難道說小野出事了怎么的。
真的出事了,小野被殺了。
扶著說用殺字不恰當,應該是自裁,他自己撞死在了柱子上,腦漿都撞了出來,地面散落的子彈,被打的肋骨斷了好幾根,門口哨兵被殺掛在了門上。
而兩邊挑撥離間,罪該萬死的幾個血跡大字,無疑就是告訴著自己,公孫耀這個王八蛋去過。
并且不知道用了什么樣的方式,讓他自己撞死在了柱頭上。
“司令官閣下,我們需要對沈陽進行戒嚴,對其進行抓捕嘛?”憲兵司令試探性的抬起頭問了下低頭不語的植田兼吉。
植田兼吉抬起頭用一種莫名奇妙的眼神盯得他是心里發毛。
而起來的植田兼吉指了下自己的位置;“我這個位置,是不是很舒服?”
這……
有些不知所措,不過他依舊還是點了點頭;“司令官閣下威武霸氣,無人能及,這個位置,非常人不能坐。

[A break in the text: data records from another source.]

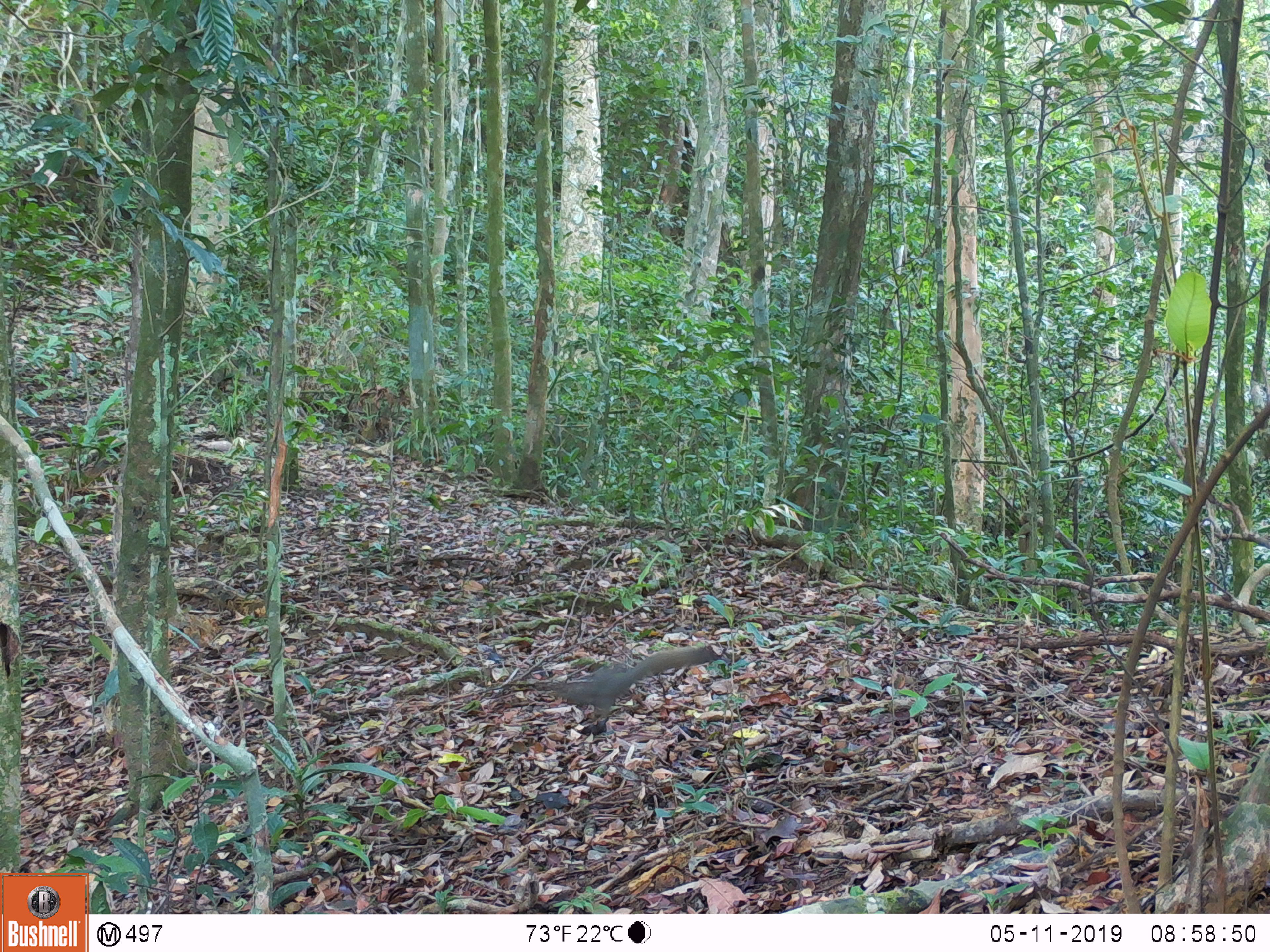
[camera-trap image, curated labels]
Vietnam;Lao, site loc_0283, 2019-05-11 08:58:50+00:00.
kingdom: Animalia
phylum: Chordata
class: Mammalia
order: Rodentia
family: Sciuridae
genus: Callosciurus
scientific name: Callosciurus erythraeus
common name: pallas's squirrel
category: pallass squirrel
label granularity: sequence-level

”
“那他么你還戒嚴沈陽城,你是嫌棄他出不去來弄死我,好讓你上位是吧。”突然之間的大罵,讓憲兵司令渾身都嚇出冷汗,他怎么都沒有想到,剛才還細聲細語的司令官閣下,突然之間如同兇神惡煞一般。
當然,作為新到這里不到兩個月的憲兵司令,是不會明白,當前在沈陽的這頭畜生,究竟是有什么本事。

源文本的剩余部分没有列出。